Gov. Jerry Brown’s 2018-19 budget proposal is projecting a $6.1 billion surplus by July 1, 2019, further evidence that the taxpayers of California have been overcharged. But there will be no rebates.
Brown said at his press conference Wednesday that, in effect, the sky would fall if you give tax rebates. “If you return money, you’ve got to raise tuition and lay off teachers. The nature of our financial framework requires a large surplus. 20-30 years ago, you didn’t need it.”
Unlike a business, when government overcharges, it feels no need to return the money to its rightful owners. In this case, Sacramento will either keep the money to spend later (Brown’s Rainy Day Fund, which will have $13.5 billion in it by the end of his term), or run through it as soon as possible (legislative Democrats).

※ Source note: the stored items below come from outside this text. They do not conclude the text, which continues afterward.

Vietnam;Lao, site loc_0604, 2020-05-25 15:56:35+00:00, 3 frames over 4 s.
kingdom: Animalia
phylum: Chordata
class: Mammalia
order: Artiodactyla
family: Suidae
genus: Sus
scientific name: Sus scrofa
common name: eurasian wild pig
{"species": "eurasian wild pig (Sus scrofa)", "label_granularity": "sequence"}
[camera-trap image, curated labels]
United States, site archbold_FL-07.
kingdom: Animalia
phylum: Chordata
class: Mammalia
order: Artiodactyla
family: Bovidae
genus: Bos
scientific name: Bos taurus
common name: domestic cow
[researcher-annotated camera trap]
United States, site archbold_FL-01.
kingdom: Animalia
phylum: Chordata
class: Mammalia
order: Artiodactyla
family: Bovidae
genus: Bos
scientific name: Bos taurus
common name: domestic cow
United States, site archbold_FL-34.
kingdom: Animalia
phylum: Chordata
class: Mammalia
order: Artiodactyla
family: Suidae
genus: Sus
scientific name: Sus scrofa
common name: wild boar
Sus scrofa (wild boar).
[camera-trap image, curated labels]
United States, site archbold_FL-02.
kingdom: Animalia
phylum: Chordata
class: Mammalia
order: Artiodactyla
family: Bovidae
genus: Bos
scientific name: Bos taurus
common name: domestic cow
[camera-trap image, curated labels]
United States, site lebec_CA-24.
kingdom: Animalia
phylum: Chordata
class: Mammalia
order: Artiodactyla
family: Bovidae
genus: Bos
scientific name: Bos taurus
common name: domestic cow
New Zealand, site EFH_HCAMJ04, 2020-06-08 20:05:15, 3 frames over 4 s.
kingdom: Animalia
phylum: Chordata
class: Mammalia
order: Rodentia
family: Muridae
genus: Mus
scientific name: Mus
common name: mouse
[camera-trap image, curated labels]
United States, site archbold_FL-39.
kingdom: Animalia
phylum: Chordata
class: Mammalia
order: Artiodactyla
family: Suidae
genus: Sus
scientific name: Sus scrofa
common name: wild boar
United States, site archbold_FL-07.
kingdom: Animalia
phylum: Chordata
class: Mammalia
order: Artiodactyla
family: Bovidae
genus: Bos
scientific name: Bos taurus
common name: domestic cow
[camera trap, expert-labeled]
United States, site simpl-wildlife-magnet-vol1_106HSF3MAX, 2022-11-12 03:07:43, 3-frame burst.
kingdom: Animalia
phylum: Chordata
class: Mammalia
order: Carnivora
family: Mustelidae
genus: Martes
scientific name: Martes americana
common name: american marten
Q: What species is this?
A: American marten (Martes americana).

Assemblyman Phil Ting, chairman of the Assembly Budget Committee, for instance, is eager to spend about $7 billion more. The San Francisco Democrat says that he wants lawmakers to focus on “the people who we think need tax relief, are the working Californians who are making less than $25,000. That’s where we want to spend our money, making sure they have money to pay rent, to pay for food.”
The people who “we” think need tax relief? “Our” money? Of course, those who are covetous of other people’s money come to think of it as their own.
Even though it appears the state is legally obligated to send our money back, and the state has handed out rebates in the past, it’s unlikely that state tax rebates from this budget will ever reach mailbox.
But if we’re not going to get back what we overpaid, why don’t we use some of it to pay down the state government debt — as much as $221 billion, according to the California Policy Center — and to fund public employee pensions, which could be underfunded by $600 billion.
Senate Republican Leader Patricia Bates proposed such a framework in what she calls a “2-2-2 Framework” — $2 billion each for infrastructure, reducing pension liabilities, and saving in the Rainy Day Fund.
While most officeholders in Sacramento seem incapable of learning lessons, maybe the surplus will wake them up to the reality that California’s tax system is broken. One reason that Brown prefers to put away the surplus is that he knows the regime will produce future deficits. He noted at his Wednesday press conference that the current economic recovery is about to break the record for the longest in state history.
The Legislative Analyst’s Office is projecting the next one will arrive in the 2019-20 fiscal year, and will be followed by at least two more. The whipsaw effect of lurching from deficit to surplus to deficit is caused by a tax system that relies too heavily on personal income tax revenue. It is, as State Controller Betty T. Yee has said, “outdated, unfair, and unreliable.”
For the record, we’re not talking about an effort to “protect” Californians from the federal tax cut by allowing taxpayers to essentially make charitable donations to the state government in lieu of paying taxes. That’s a political stunt unworthy of this state, and even Brown questioned at his press conference whether the IRS would allow it – despite his openness to the scheme.
We’re talking about an overhauled system that promotes economic growth and expands the freedom from government burdens that we are supposed to enjoy as Americans. Combine all the income tax rates and capital gains into one flat — and low — rate, stop bleeding businesses and trying to manipulate personal behavior while handing out gifts to the politically favored. Find out what works in other states, and improve on those systems. Asking for an updated, fair, and reliable tax system is not asking for too much.
Kerry Jackson is a fellow with the Center for California Reform at the Pacific Research Institute.